* Stored data:
____________

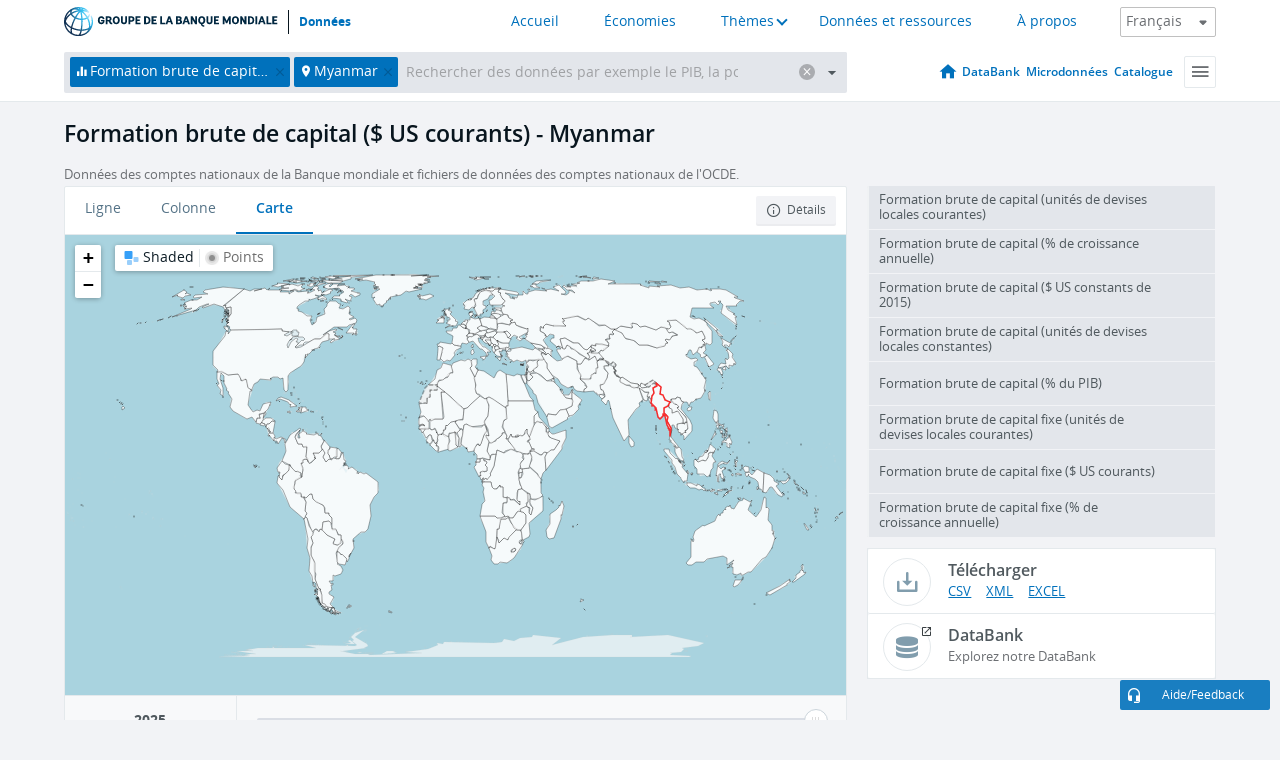

--- FILE ---
content_type: application/javascript; charset=utf-8
request_url: https://by2.uservoice.com/t2/136660/web/track.js?_=1769901718575&s=0&c=__uvSessionData0&d=eyJlIjp7InUiOiJodHRwczovL2Rvbm5lZXMuYmFucXVlbW9uZGlhbGUub3JnL2luZGljYXRldXIvTkUuR0RJLlRPVEwuQ0Q%2FbG9jYXRpb25zPU1NIiwiciI6IiJ9fQ%3D%3D
body_size: 22
content:
__uvSessionData0({"uvts":"9bf863d5-1042-401e-7332-32e6c893274a"});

____________

* WHAT TO WORK ON:
Your response must reproduce every line of the data exactly, with images omitted.

* OUTPUT FOR THIS EXERCISE:
--- FILE ---
content_type: application/javascript; charset=utf-8
request_url: https://by2.uservoice.com/t2/136660/web/track.js?_=1769901718575&s=0&c=__uvSessionData0&d=eyJlIjp7InUiOiJodHRwczovL2Rvbm5lZXMuYmFucXVlbW9uZGlhbGUub3JnL2luZGljYXRldXIvTkUuR0RJLlRPVEwuQ0Q%2FbG9jYXRpb25zPU1NIiwiciI6IiJ9fQ%3D%3D
body_size: 22
content:
__uvSessionData0({"uvts":"9bf863d5-1042-401e-7332-32e6c893274a"});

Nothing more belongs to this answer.